• [Исходный текст]
355 500 произведений, 25 200 авторов.

Электронная библиотека книг » Валентин Тараторин » Конница на войне: История кавалерии с древнейших времен до эпохи Наполеоновских войн » Текст книги (страница 21)
Конница на войне: История кавалерии с древнейших времен до эпохи Наполеоновских войн
  • Текст добавлен: 29 сентября 2016, 00:06

Текст книги "Конница на войне: История кавалерии с древнейших времен до эпохи Наполеоновских войн"


Автор книги: Валентин Тараторин



сообщить о нарушении

Текущая страница: 21 (всего у книги 29 страниц)

Тактике рейтары обучались по европейской методике, ранее нами описанной.

Обычным вооружением рейтара были два (или один) пистолета, карабин и шпага, сабля или палаш. По своему усмотрению воин мог купить дополнительное оружие. Всадники, сопровождающие рейтара в походе, в большинстве своём были вооружены похуже. Остальная одежда и амуниция не регламентировалась и могла быть как русского покроя, так и иностранного.

В русской коннице, как и в Европе, существовало такое понятие, как «копейщик». Эти профессиональные воины набирались из тех же социальных слоев, что и рейтары. Не следует считать, что копейщики составляли отдельный род кавалерии; они придавались рейтарским полкам и выделялись в первую шеренгу и на фланги боевого строя. Одиннадцать рейтарских полков имели таких воинов (283, с. 113), кроме того, были сформированы 4 отдельные роты копейщиков, представляющие как бы резерв кавалерии.

• [Предоставленные записи]
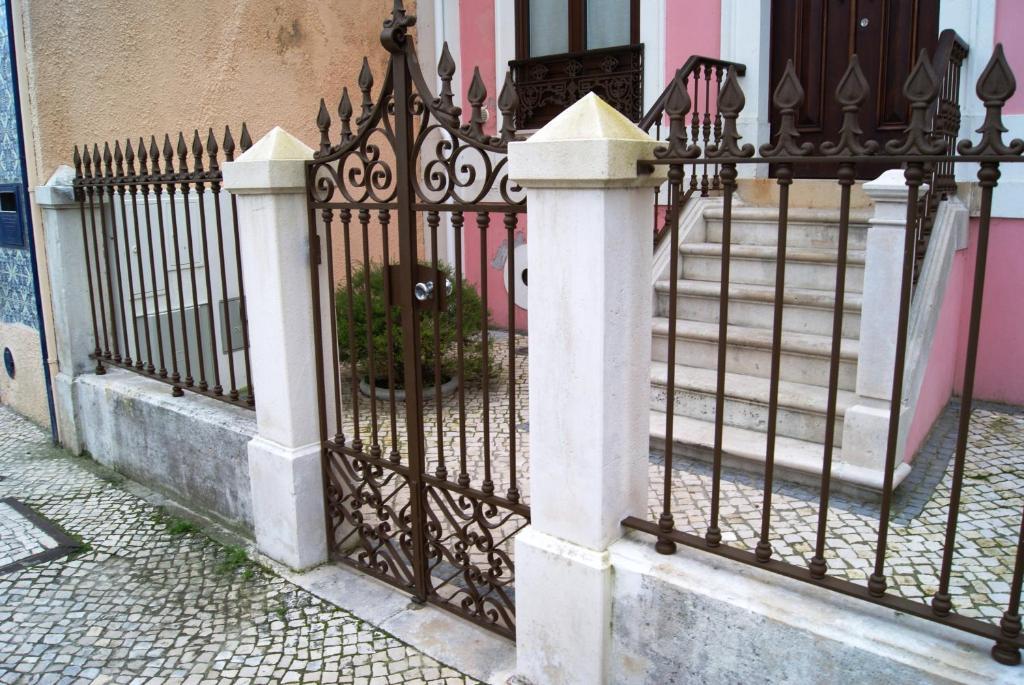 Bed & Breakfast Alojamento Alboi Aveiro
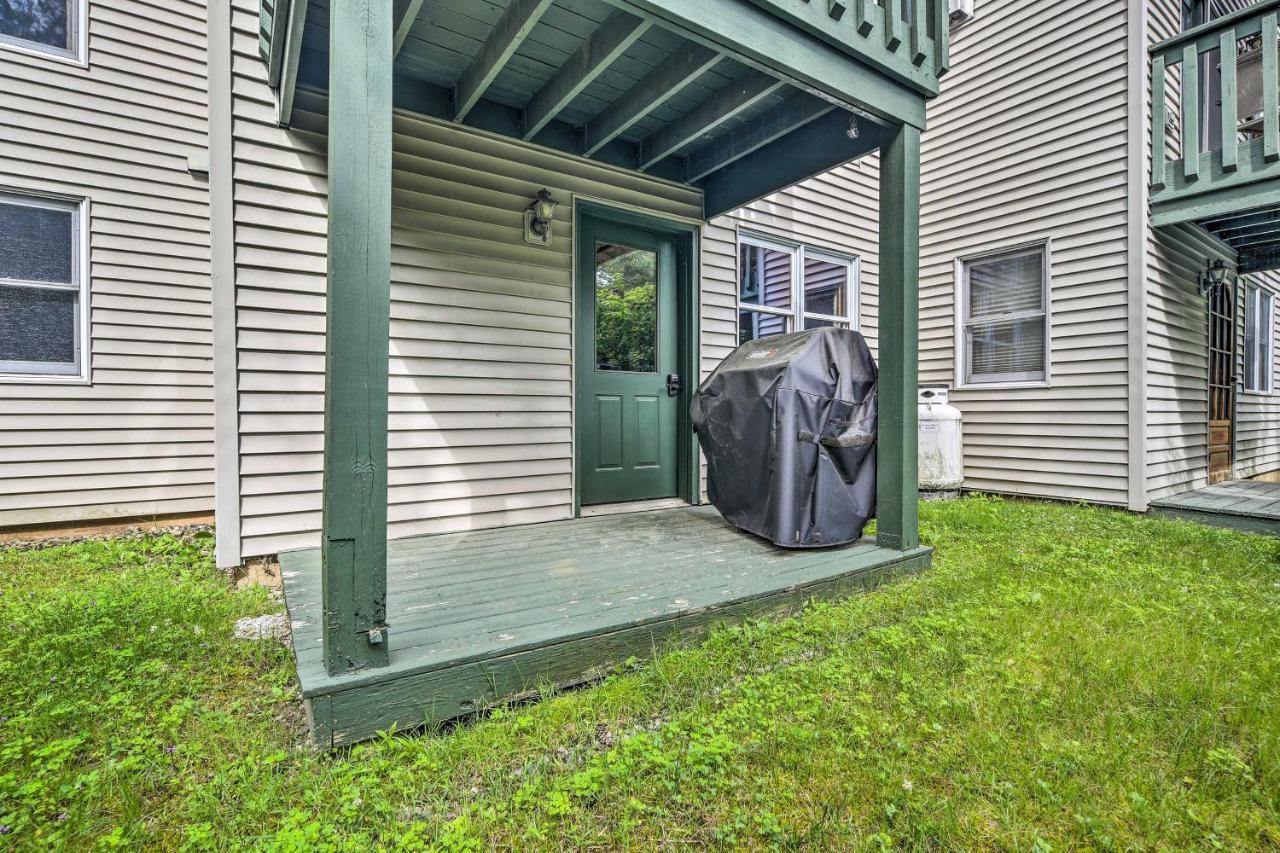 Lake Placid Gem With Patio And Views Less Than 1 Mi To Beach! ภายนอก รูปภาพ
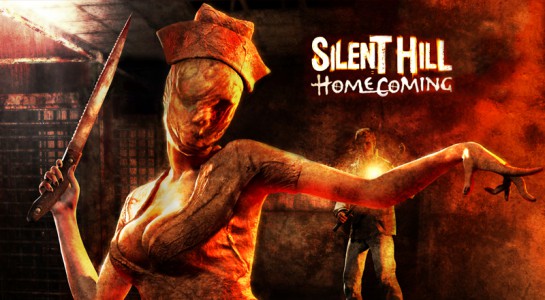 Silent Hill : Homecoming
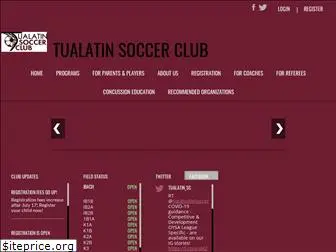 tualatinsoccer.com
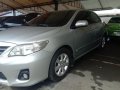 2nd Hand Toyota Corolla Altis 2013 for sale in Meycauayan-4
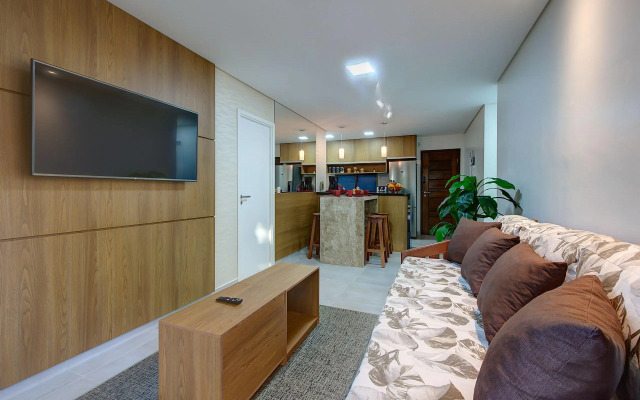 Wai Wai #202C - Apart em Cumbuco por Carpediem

• [Рабочее задание] Укажите, в какие места боевого строя выделялись копейщики согласно тексту о коннице.

• [Ответ] Копейщики выделялись в первую шеренгу и на фланги боевого строя.